-- DESCRIPTION OF THE TASK --
Transcribe, with complete accuracy, all of the entries below except for the pictures.

[Image-text web data]

:::::

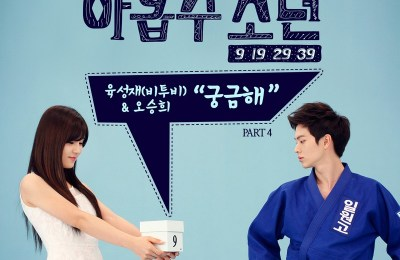 Yook Sungjae from BTOB (육성재 from 비투비) & Oh Seunghee (오승희) – Curious (궁금해)
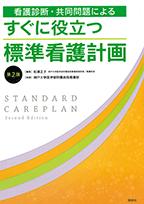 すぐに役立つ標準看護計画**9784796523660/照林社/松浦正子/978-4-7965-2366-0**
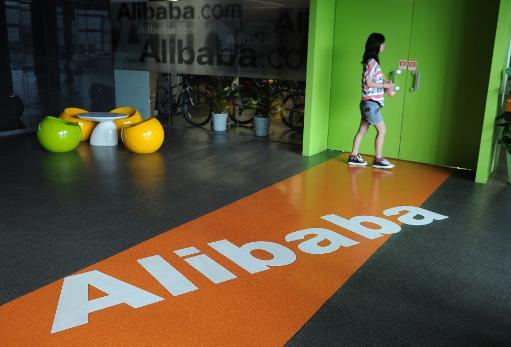 Analistas calculam que a opera��o, prevista na Bolsa de Nova York, permitir� a Alibaba arrecadar quase 10 bilh�es de d�lares ou at� mesmo 15 bilh�es. Foto: Peter Parks/Arquivo/AFP Photo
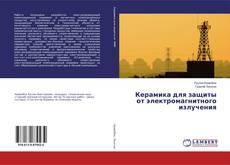 Bookcover of Керамика для защиты от электромагнитного излучения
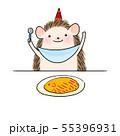 食事をする動物さんのカットイラスト(挿絵・ハリネズミ) 55396931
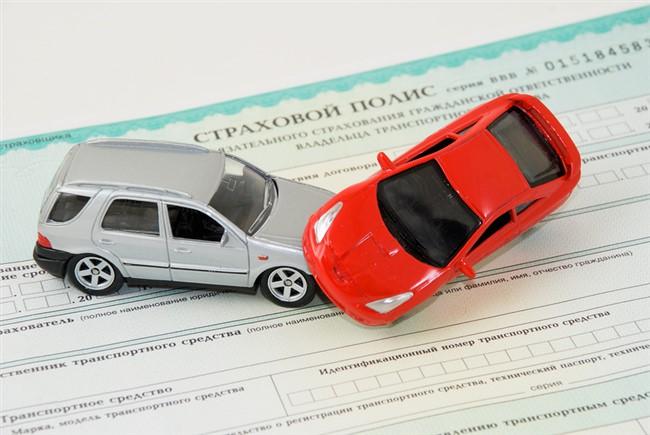 Новая стоимость полиса ОСАГО:  Все новые тарифы и коэффициенты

:::::

-- YOUR RESPONSE --
 Yook Sungjae from BTOB (육성재 from 비투비) & Oh Seunghee (오승희) – Curious (궁금해)
 すぐに役立つ標準看護計画**9784796523660/照林社/松浦正子/978-4-7965-2366-0**
 Analistas calculam que a opera��o, prevista na Bolsa de Nova York, permitir� a Alibaba arrecadar quase 10 bilh�es de d�lares ou at� mesmo 15 bilh�es. Foto: Peter Parks/Arquivo/AFP Photo
 Bookcover of Керамика для защиты от электромагнитного излучения
 食事をする動物さんのカットイラスト(挿絵・ハリネズミ) 55396931
 Новая стоимость полиса ОСАГО:  Все новые тарифы и коэффициенты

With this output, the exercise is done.